Remember, the women themselves select their body-descriptions; the bubbles show the size of each group. Though many of the words are just a shade of meaning apart, there are dramatic differences in the traits of the people who choose them. Go through the animation and compare full-figured to curvy orskinny to thin.
It’s particularly interesting to isolate skinny—a deprecating way to say something generally considered positive (being thin)—and curvy—an empowering way to say something generally considered negative (being heavy). Here are those bubbles’ complete paths across the graph:
Curvy women pass skinny ones in self-confidence at age 29 and never look back. They also consistently have the highest sex drive among the groups. Curvy, as a word, has the strongest sensual overtones of all our self-descriptions. So we’re getting a little insight into the real-world implications of a label.

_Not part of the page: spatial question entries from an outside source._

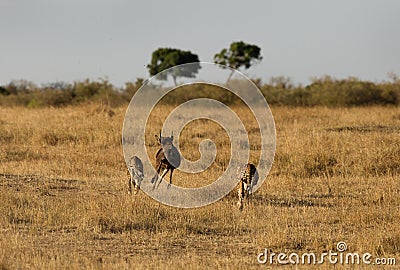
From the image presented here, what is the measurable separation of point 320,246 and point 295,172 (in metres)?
5.89

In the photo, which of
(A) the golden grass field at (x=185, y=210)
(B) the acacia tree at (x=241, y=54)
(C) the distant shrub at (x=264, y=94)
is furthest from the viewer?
(B) the acacia tree at (x=241, y=54)

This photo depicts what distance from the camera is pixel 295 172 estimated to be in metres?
13.4

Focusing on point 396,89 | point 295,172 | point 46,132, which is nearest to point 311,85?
point 396,89

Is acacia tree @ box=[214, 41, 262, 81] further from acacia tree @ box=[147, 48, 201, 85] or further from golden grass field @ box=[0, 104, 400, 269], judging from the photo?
golden grass field @ box=[0, 104, 400, 269]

This is the “complete path” plot for men:
Things to notice: (1) almost no men choose curvy or full-figured as self-descriptions, so those words aren’t plotted here; (2) men of all body types have roughly the same peak sex drive; (3) and the thing that matters most for guys is simply to not be overweight. The other four body types are clustered relatively together at most ages.
Chart #9
For this chart, we took our own data and mixed it with a little outside stuff: college tuitions from U.S. News & World Report.
Generally speaking, the more your parents are paying for your education, the more horny you are. If only Freud were still around to help us understand; instead we have psychology majors, those Adidas shower sandals, and darkness.
You can think of the dotted best-fit line as dividing the good sex-ed values (above the line) from the bad ones (below). The line also gives us a handy sliding scale: given a 36-week school year and the average partner, every $2,000 spent on your college tuition is an extra time you could be having sex that year.
Chart #10
The correlation between sex and money is robust for colleges, but it gets even stronger when extended to entire nations.
We were amazed at this result—money seems to be a more powerful influence on sex drive than culture or even religion.
You have, for example, Portugal, Oman, Slovenia, and Taiwan within a few pixels of each other on the right side of the graph, and Syria, Sri Lanka, and Guatemala almost stacked on the left, and all of them sit along the trend line.